Material supplied:
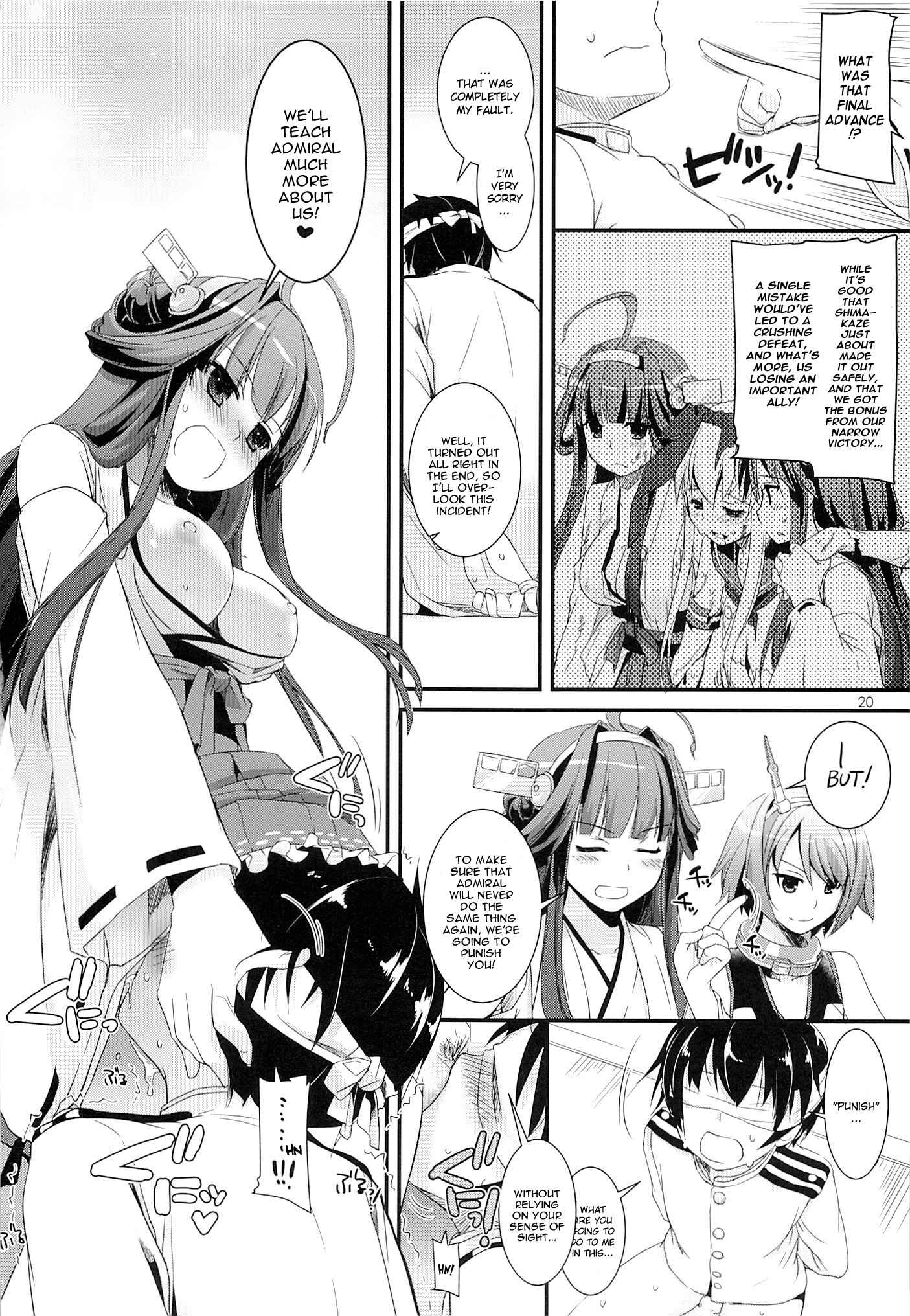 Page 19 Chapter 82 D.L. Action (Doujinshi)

...

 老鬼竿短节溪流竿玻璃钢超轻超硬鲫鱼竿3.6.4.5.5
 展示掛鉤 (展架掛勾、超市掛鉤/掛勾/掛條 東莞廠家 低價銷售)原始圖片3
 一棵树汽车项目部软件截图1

* * *

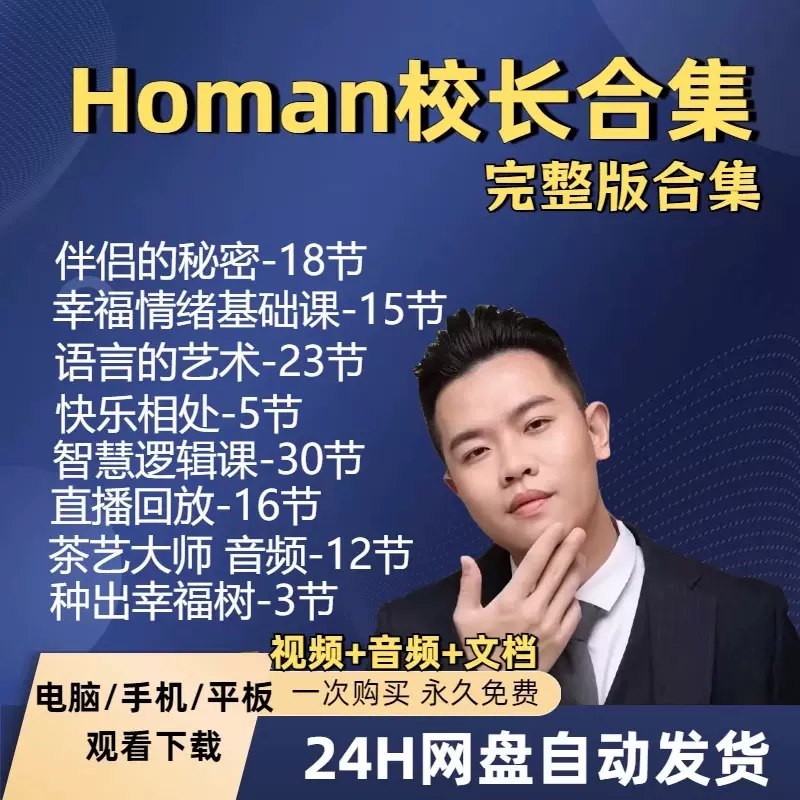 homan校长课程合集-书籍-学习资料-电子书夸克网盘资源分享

Task details:
The response should hold exactly the lines starting at the line with "老鬼竿短节溪流竿玻璃钢超轻超硬鲫鱼竿3.6.4.5.5" and ending at the line with "一棵树汽车项目部软件截图1", and no other line of the material above.

Response to this exercise:
 老鬼竿短节溪流竿玻璃钢超轻超硬鲫鱼竿3.6.4.5.5
 展示掛鉤 (展架掛勾、超市掛鉤/掛勾/掛條 東莞廠家 低價銷售)原始圖片3
 一棵树汽车项目部软件截图1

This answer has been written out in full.